Tuesday, October 2, 2012

Scala: Lazy values behind the scenes

Scala introduces some syntactic sugar to shorten the code we produce. One of them is lazy values. It's wonderful how fast a lazy initialization can be defined and used just by adding a single word 'lazy' for any value almost anywhere...

class LazyValue {
  lazy val x = 10
  lazy val y = "20"
}

Easy, isn't it? The values 'x' and 'y' are initialized with a first time access and a syntax to define this is so compact. But behind the scenes the lazy values are a bit more complicated.

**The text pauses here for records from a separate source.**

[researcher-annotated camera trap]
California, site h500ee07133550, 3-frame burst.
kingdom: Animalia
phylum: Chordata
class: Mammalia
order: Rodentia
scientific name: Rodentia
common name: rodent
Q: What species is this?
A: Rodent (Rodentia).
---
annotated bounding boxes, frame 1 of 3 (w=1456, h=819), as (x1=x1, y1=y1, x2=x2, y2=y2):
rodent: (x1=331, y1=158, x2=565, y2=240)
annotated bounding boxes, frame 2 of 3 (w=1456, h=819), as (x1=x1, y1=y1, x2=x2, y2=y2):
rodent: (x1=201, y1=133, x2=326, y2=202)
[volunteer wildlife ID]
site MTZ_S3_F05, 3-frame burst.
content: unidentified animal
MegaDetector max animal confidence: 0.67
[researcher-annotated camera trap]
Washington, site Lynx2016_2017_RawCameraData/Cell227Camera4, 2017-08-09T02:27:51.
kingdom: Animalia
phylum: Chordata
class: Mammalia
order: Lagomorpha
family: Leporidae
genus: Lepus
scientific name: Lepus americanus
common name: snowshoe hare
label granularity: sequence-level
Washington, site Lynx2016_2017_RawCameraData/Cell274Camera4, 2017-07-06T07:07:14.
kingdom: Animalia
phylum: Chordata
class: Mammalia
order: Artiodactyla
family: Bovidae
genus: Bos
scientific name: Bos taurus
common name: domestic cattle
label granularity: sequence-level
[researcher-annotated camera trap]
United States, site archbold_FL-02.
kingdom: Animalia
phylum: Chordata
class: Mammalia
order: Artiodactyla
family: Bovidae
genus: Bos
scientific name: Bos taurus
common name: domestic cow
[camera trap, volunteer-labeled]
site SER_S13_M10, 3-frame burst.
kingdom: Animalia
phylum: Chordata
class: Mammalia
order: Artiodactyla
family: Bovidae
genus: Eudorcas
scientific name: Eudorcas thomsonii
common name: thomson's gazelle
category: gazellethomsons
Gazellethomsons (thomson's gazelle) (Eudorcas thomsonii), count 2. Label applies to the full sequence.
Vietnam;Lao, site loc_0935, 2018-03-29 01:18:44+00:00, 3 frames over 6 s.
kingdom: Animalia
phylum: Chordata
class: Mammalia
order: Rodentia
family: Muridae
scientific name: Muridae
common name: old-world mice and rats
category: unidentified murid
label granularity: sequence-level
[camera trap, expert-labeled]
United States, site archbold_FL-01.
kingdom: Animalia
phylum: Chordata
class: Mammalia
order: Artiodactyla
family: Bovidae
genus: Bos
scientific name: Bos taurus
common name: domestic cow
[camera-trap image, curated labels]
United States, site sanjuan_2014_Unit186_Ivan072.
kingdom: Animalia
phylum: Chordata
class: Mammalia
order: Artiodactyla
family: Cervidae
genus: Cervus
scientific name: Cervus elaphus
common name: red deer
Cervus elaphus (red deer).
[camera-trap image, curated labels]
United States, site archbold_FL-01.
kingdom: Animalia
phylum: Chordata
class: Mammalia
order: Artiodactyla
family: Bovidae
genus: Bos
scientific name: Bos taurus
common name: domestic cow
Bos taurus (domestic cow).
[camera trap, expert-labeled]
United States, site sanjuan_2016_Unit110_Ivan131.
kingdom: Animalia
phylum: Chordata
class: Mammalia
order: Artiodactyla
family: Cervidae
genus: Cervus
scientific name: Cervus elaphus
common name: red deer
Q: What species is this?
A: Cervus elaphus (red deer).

This is how scala compiler unwrap lazy values:

import scala.ScalaObject;

public class LazyValue implements ScalaObject {
    private int x;
    private String y;
    public volatile int bitmap$0;

    public int x() {
        if ((this.bitmap$0 & 0x1) == 0)
            synchronized (this) {
                if ((this.bitmap$0 & 0x1) == 0) {
                    this.x = 10;
                    this.bitmap$0 |= 1;
                }
            }
        return this.x;
    }

    public String y() {
        if ((this.bitmap$0 & 0x2) == 0)
            synchronized (this) {
                if ((this.bitmap$0 & 0x2) == 0) {
                    this.y = "20";
                    this.bitmap$0 |= 2;
                }

            }
        return this.y;
    }
}

Notice that instead of checking x==null and y==null scala uses bitwise operations on the volatile bitmap$0, a good practice by the way.  If we have more than 32 lazy fields then the bitmap$1 is introduced

The code has an issue we have to be aware of: the initialization is synchronizing on this. So when we'r working with lazy values we have to keep in mind the following:

  1. Accessing to a lazy val might lock our object (all it's synchronized methods and lazy vals) and vise-versa. 
  2. When we use lazy vals on objects we have to be super-careful cause deadlock is the thing we can face when using the cross-object initialization of lazy vals
The example bellow demonstrates how to get a deadlock with a minimal effort :)

object Deadlock {
  object A {
    lazy val x: Int = {
      val cdl: CountDownLatch = new CountDownLatch(1)
      new Thread(){
        override def run() {
          print(B.x)
          cdl.countDown()
        }
      }.start()
      cdl.await()
      10
    }
  }

  object B {

    lazy val x = A.x
  }

  def main(args: Array[String]) {
    print(B.x)
  }
}

Of course it's a synthetic example but it gives us an understanding that the parallel initialization of lazy values might be dangerous.

Summary: Use of lazy vals shorten our code by removing some boilerplates (in comparison to Java) but they should be used with an idea in mind that the initialization of lazy values is not an atomic operation and can lead to deadlock.